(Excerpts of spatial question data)
-=-=-

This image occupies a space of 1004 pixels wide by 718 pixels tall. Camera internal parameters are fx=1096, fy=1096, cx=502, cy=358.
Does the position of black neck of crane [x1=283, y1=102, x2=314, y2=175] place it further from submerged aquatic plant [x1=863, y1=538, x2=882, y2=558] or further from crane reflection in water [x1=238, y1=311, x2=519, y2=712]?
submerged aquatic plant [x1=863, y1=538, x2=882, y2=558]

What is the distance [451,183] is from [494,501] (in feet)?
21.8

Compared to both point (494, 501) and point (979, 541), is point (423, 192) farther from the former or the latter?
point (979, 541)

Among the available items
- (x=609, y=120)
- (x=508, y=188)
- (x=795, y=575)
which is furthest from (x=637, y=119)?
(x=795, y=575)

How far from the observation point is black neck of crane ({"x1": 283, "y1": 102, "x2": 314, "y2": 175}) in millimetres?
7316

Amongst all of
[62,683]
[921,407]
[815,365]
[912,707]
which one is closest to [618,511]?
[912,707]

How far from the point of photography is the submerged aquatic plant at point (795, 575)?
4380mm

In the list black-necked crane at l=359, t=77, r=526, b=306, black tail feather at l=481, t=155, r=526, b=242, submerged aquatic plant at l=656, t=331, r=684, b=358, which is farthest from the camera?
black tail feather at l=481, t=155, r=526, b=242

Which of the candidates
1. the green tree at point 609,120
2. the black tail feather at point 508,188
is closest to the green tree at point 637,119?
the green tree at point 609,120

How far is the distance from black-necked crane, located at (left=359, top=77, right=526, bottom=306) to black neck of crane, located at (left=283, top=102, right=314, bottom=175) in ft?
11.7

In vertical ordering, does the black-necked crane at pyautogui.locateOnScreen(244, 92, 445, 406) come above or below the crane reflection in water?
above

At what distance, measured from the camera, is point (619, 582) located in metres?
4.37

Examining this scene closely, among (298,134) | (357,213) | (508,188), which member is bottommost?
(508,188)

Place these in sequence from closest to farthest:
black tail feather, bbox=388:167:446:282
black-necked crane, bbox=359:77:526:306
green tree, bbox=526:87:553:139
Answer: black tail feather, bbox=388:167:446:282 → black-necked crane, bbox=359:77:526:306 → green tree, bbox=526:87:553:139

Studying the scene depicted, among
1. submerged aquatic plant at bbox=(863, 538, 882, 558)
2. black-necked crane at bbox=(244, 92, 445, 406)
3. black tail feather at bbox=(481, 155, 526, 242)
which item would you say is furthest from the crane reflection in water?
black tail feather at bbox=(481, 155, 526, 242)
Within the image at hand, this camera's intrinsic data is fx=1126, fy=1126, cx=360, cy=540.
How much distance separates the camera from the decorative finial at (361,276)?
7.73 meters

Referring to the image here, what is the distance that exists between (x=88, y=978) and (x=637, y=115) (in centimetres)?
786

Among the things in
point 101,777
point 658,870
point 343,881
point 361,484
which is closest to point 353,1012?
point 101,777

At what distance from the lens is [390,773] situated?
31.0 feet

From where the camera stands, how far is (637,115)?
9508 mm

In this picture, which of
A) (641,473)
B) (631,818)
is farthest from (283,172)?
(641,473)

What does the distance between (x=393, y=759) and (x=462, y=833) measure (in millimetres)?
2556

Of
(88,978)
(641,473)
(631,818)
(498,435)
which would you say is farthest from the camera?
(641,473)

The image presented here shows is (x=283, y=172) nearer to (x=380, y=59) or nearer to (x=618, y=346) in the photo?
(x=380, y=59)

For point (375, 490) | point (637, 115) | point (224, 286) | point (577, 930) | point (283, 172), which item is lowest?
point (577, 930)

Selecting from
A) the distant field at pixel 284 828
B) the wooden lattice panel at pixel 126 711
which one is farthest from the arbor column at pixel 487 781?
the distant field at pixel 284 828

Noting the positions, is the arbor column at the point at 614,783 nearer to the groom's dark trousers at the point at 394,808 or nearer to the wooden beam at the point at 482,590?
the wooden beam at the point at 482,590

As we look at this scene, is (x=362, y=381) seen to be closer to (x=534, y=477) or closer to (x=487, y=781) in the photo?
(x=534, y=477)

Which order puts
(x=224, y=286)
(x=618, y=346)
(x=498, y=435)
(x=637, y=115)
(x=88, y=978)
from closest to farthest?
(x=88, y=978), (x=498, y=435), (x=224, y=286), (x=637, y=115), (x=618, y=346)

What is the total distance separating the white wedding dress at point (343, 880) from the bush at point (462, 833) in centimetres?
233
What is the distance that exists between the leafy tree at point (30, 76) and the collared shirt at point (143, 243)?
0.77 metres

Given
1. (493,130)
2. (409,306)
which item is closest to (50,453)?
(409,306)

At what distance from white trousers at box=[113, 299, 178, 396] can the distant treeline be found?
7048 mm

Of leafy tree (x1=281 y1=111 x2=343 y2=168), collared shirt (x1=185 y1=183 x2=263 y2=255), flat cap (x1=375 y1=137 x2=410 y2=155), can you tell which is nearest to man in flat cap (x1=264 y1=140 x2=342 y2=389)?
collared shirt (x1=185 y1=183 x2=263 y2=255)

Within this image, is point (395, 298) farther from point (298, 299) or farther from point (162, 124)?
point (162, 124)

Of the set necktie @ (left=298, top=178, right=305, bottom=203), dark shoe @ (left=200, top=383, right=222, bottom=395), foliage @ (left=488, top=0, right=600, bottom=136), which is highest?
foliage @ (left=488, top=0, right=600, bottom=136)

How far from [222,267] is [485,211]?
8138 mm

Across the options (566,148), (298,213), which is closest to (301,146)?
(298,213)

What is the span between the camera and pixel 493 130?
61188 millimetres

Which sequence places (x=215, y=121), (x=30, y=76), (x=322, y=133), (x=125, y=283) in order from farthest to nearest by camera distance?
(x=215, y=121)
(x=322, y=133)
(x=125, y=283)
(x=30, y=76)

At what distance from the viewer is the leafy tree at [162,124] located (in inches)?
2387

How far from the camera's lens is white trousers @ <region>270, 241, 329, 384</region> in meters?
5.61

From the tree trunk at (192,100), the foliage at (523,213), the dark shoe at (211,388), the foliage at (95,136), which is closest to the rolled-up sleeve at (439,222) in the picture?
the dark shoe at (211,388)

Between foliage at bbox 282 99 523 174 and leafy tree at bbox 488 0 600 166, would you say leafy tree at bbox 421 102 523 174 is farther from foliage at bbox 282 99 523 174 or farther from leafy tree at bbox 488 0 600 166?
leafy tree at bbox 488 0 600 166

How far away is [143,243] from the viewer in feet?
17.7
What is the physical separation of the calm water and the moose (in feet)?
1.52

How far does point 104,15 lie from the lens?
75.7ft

-=-=-

### The problem
Repeat, without changes, every line from the one that contains "Between foliage at" through the final line of the data.

### Full output
Between foliage at bbox 282 99 523 174 and leafy tree at bbox 488 0 600 166, would you say leafy tree at bbox 421 102 523 174 is farther from foliage at bbox 282 99 523 174 or farther from leafy tree at bbox 488 0 600 166?
leafy tree at bbox 488 0 600 166

How far away is [143,243] from the viewer in feet?
17.7
What is the physical separation of the calm water and the moose (in feet)?
1.52

How far does point 104,15 lie from the lens?
75.7ft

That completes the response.